PASSAGE —

++++++++

# Cutting marble tile for fireplace - unsure of layout



## genEus (Aug 29, 2008)

Hello everyone,

I am planning on putting marble 1 sq.ft. tiles over my brick fireplace. 

No matter how I try I cannot get away without cutting the tiles. But I don't know how to lay out the tiles and the cuts so that the end result looks good, symmetrical and not overly fragmented. Should I put full pieces on the inside and then smaller pieces to cover the remaining brick around the full pieces? Should I approach the tiling from the outside in, start at the top and go down down, bottom up, etc... ??

I have been trying to find some pictures online but most of the pictures I find seem to have full tiles covering the fireplace - I haven't seen any cut tiles. I'm not sure - what am I missing here? Is there a resource I can look at, any pictures, any advice?

Thank you!


----------



## Ron6519 (Mar 28, 2007)

How you lay out the tile is dependant on the area to be covered and the design you pick. Post a picture and supply the measurements.
Ron


----------



## genEus (Aug 29, 2008)

Dimensions:

From top to the opening: 1' 9"
Sides to the opening: 1' 5"
From opening to the floor: 9"
Total width: 5' 7"

Pics:

1: http://tinyurl.com/cgbwxn
2: http://tinyurl.com/dj9bxa

This is what the room used to look like:

3: http://tinyurl.com/dho8w3

Thank you!


----------



## Rivethead (Dec 26, 2008)

I'd start with the bottom outside corners of the fire box. A full width tile there that is nine inches tall. Then fill in under the fire box. Then two cut pieces on each side that extends out over the edge enough to cover the thickness of the side trim pieces. Let that set for support - then full tiles around the remainder of the fire box and finish out from there.

++++++++

DATA SHOWN —

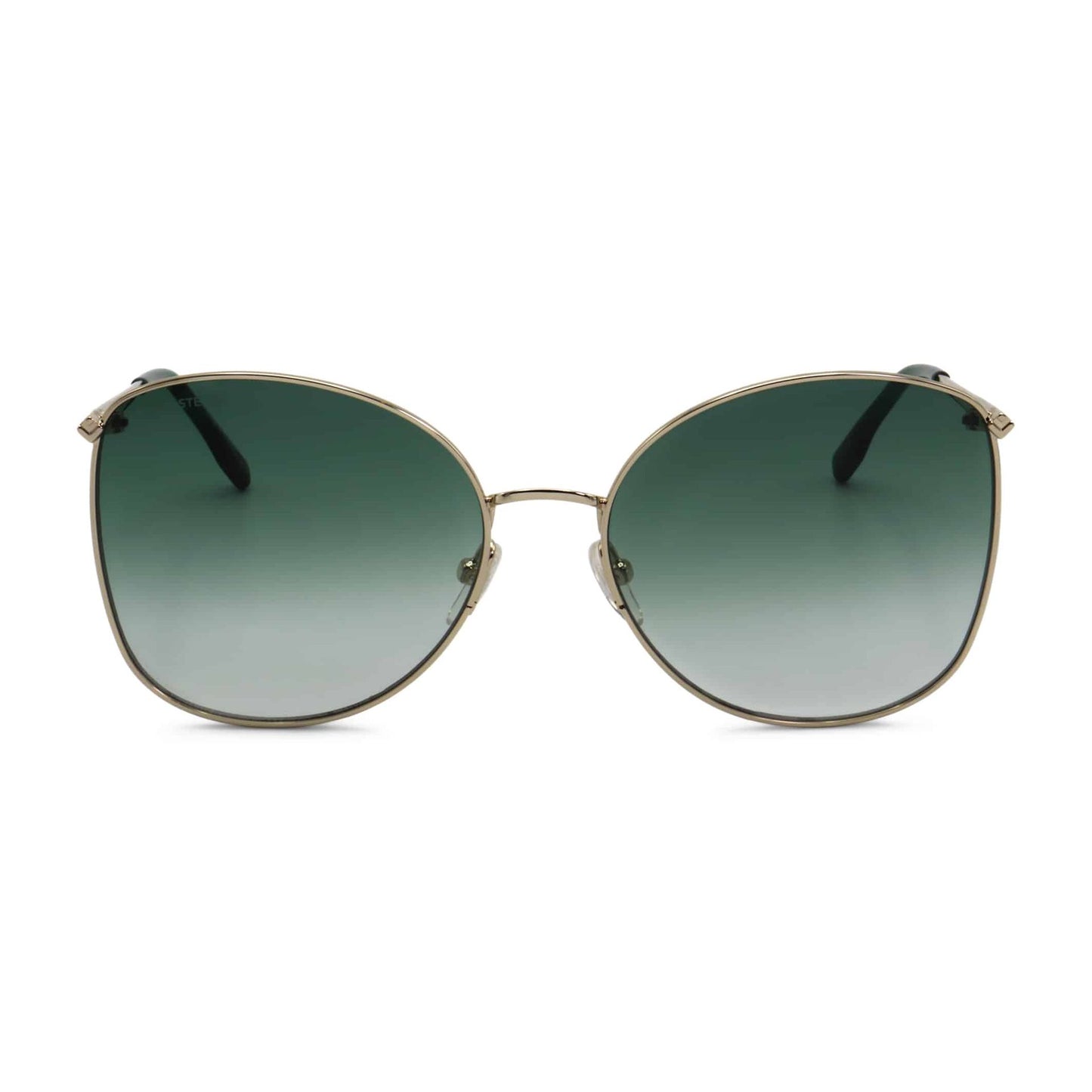 Lacoste Sunglasses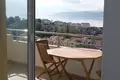Wohnung 64 m² Igalo, Montenegro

++++++++

ABOUT THIS TASK —
Retype the part of the fireplace tiling thread between "I have been" and "supply the measurements.", inclusive.

RESPONSE TO THE EXERCISE —
I have been trying to find some pictures online but most of the pictures I find seem to have full tiles covering the fireplace - I haven't seen any cut tiles. I'm not sure - what am I missing here? Is there a resource I can look at, any pictures, any advice?

Thank you!


----------



## Ron6519 (Mar 28, 2007)

How you lay out the tile is dependant on the area to be covered and the design you pick. Post a picture and supply the measurements.